- [Spatial relation data]
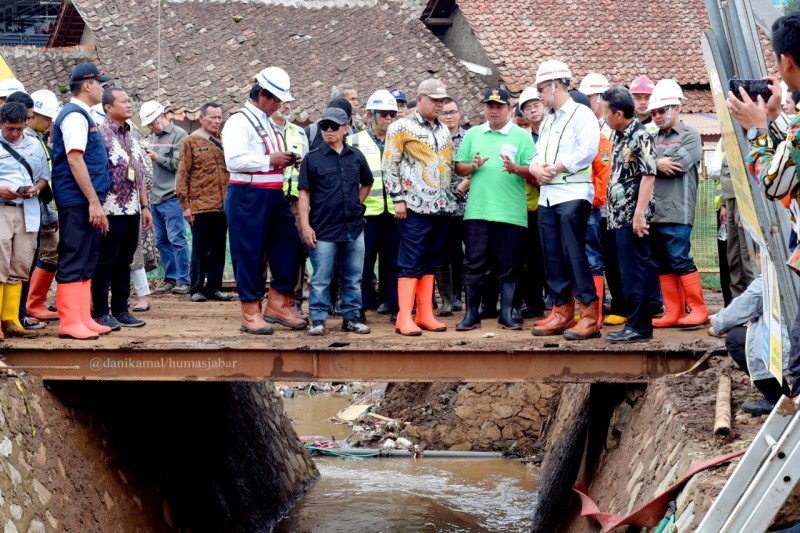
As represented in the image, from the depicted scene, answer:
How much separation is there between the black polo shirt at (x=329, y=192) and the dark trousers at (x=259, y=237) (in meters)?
0.26

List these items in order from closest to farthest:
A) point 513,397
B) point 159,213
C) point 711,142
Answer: point 159,213 < point 513,397 < point 711,142

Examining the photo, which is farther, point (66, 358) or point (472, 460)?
point (472, 460)

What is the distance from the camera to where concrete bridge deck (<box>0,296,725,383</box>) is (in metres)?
7.96

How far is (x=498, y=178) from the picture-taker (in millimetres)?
8961

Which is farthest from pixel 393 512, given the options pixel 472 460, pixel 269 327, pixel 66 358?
pixel 66 358

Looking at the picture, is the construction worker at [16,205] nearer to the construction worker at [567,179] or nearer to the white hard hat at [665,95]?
the construction worker at [567,179]

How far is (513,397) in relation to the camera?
13.0 metres

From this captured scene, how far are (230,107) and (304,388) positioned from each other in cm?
787

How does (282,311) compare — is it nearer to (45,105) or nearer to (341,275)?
(341,275)

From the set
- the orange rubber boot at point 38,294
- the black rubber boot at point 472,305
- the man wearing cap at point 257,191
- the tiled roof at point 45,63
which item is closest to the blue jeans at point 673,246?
the black rubber boot at point 472,305

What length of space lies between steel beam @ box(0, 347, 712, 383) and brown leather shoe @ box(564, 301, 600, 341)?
0.42m

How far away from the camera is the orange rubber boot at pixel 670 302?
9094 mm

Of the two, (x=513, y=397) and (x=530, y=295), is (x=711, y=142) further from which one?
(x=530, y=295)

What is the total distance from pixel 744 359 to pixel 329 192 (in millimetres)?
3646
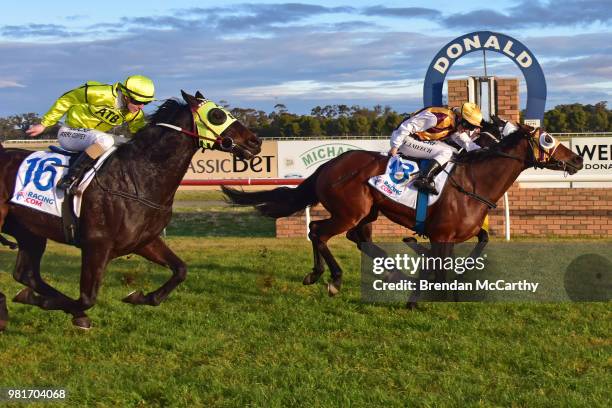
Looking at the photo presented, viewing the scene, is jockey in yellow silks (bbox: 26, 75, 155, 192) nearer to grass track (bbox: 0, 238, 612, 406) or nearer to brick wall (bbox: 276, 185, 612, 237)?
grass track (bbox: 0, 238, 612, 406)

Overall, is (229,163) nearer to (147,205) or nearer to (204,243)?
(204,243)

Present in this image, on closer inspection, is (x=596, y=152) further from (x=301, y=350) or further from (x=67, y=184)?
(x=67, y=184)

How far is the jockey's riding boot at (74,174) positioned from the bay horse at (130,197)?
0.34 ft

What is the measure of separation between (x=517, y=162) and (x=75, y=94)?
3721 mm

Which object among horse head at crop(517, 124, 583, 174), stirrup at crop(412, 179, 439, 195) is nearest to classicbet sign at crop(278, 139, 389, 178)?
horse head at crop(517, 124, 583, 174)

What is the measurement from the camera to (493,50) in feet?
39.8

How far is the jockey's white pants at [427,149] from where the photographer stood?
22.8ft

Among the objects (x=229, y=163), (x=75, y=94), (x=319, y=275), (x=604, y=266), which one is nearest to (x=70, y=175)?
(x=75, y=94)

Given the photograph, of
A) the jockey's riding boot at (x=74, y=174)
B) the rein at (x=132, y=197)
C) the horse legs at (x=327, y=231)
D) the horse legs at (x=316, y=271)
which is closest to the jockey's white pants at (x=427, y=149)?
the horse legs at (x=327, y=231)

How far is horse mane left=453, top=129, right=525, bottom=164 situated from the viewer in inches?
279

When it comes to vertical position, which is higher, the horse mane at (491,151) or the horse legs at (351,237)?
the horse mane at (491,151)

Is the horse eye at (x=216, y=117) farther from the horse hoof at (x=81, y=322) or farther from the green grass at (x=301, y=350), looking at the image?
the horse hoof at (x=81, y=322)

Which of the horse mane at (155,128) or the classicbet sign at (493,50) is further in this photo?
the classicbet sign at (493,50)

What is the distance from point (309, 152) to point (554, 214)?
4.34 metres
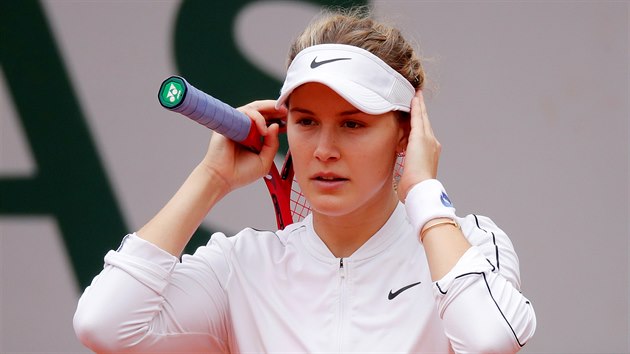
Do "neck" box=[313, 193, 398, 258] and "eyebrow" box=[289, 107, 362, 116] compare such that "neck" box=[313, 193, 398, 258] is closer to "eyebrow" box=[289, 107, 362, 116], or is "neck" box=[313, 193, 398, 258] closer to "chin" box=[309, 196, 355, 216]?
"chin" box=[309, 196, 355, 216]

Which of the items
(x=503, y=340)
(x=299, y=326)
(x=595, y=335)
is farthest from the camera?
(x=595, y=335)

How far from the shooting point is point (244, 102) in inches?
146

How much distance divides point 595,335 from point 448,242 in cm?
180

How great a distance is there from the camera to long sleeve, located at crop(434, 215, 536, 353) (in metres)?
1.95

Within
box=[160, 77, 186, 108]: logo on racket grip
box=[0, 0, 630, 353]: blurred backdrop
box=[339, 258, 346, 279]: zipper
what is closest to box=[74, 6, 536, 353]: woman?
box=[339, 258, 346, 279]: zipper

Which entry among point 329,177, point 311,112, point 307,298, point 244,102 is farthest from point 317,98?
point 244,102

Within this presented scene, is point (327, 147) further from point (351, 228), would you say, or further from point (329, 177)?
point (351, 228)

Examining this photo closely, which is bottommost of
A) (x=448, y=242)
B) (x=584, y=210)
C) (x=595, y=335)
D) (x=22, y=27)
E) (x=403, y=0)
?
(x=595, y=335)

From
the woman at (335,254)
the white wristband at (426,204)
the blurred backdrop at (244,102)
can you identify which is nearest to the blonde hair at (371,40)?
the woman at (335,254)

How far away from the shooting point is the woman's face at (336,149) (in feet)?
6.90

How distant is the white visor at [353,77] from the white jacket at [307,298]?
25 centimetres

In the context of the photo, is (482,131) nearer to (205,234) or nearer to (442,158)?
(442,158)

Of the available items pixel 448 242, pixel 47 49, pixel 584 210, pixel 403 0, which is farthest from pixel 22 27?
pixel 448 242

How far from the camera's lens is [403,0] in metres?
3.66
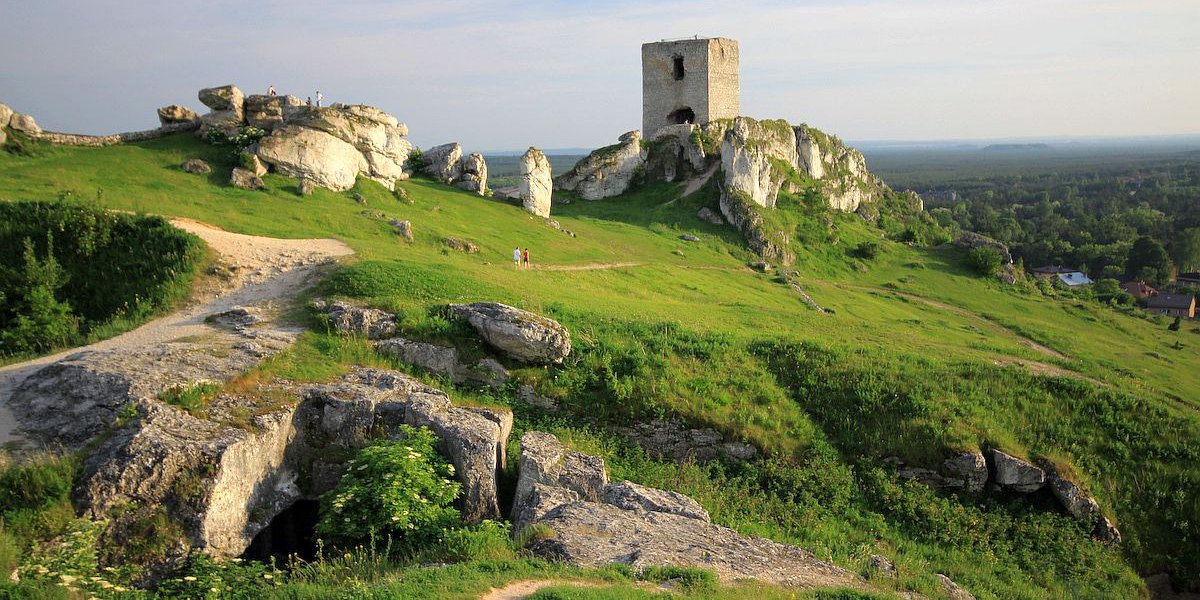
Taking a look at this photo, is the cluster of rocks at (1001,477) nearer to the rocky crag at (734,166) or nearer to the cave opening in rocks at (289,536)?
the cave opening in rocks at (289,536)

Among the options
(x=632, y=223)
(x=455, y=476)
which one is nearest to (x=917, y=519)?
(x=455, y=476)

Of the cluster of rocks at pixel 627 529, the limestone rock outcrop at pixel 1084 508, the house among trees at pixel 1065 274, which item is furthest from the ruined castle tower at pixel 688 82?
the house among trees at pixel 1065 274

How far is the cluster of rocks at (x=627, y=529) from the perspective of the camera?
11.2 metres

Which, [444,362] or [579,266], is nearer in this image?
[444,362]

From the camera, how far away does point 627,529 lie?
480 inches

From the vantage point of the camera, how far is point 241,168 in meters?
29.6

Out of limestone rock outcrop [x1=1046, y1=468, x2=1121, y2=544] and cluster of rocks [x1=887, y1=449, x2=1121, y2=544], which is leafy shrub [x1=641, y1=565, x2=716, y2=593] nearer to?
cluster of rocks [x1=887, y1=449, x2=1121, y2=544]

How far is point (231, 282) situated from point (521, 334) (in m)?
9.21

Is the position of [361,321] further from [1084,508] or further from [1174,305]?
[1174,305]

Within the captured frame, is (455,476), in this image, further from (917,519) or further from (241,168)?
(241,168)

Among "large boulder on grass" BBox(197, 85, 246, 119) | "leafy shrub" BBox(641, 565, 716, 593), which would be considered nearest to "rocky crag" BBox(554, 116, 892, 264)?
"large boulder on grass" BBox(197, 85, 246, 119)

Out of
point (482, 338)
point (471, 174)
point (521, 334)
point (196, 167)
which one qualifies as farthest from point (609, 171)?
point (521, 334)

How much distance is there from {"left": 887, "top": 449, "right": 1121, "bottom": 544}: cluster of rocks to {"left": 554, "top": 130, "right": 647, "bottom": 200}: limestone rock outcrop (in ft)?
120

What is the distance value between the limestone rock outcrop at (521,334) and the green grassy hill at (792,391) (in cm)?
53
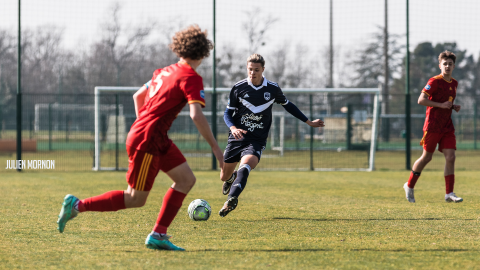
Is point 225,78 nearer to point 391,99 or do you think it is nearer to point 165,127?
point 391,99

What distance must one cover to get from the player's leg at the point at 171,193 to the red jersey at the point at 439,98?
14.9 ft

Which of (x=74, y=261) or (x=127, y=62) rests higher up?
(x=127, y=62)

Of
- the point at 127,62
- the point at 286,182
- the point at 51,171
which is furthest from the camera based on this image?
the point at 127,62

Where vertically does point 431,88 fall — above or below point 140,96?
above

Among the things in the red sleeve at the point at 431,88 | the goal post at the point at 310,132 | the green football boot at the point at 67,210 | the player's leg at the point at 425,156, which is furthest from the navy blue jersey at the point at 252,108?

- [Problem requirements] Lay out everything from the line containing "Among the objects" down to the line containing "4.34 metres" as a Markdown table with the columns Row and Entry Line, one line of the entries per row, and omit blank lines.

- [The completed task]
| Row | Entry Line |
|---|---|
| 1 | Among the objects (x=229, y=163), (x=75, y=94), (x=319, y=275), (x=604, y=266), which one is nearest to (x=70, y=175)? |
| 2 | (x=75, y=94) |
| 3 | Given the photograph, of |
| 4 | A) the jockey's riding boot at (x=74, y=174) |
| 5 | B) the rein at (x=132, y=197) |
| 6 | C) the horse legs at (x=327, y=231) |
| 7 | D) the horse legs at (x=316, y=271) |
| 8 | which is closest to the jockey's white pants at (x=427, y=149)? |
| 9 | the horse legs at (x=327, y=231) |
| 10 | How far is horse mane left=453, top=129, right=525, bottom=164 situated from the viewer in inches? |
| 11 | 279 |
| 12 | When it comes to vertical position, which is higher, the horse mane at (491,151) or the horse legs at (351,237)? |
| 13 | the horse mane at (491,151) |
| 14 | Is the horse eye at (x=216, y=117) farther from the horse hoof at (x=81, y=322) or farther from the green grass at (x=301, y=350), looking at the image? |
| 15 | the horse hoof at (x=81, y=322) |
| 16 | Which of the horse mane at (155,128) or the classicbet sign at (493,50) is further in this photo? |
| 17 | the classicbet sign at (493,50) |
| 18 | What is the distance from point (309, 152) to point (554, 214)? |
| 19 | 4.34 metres |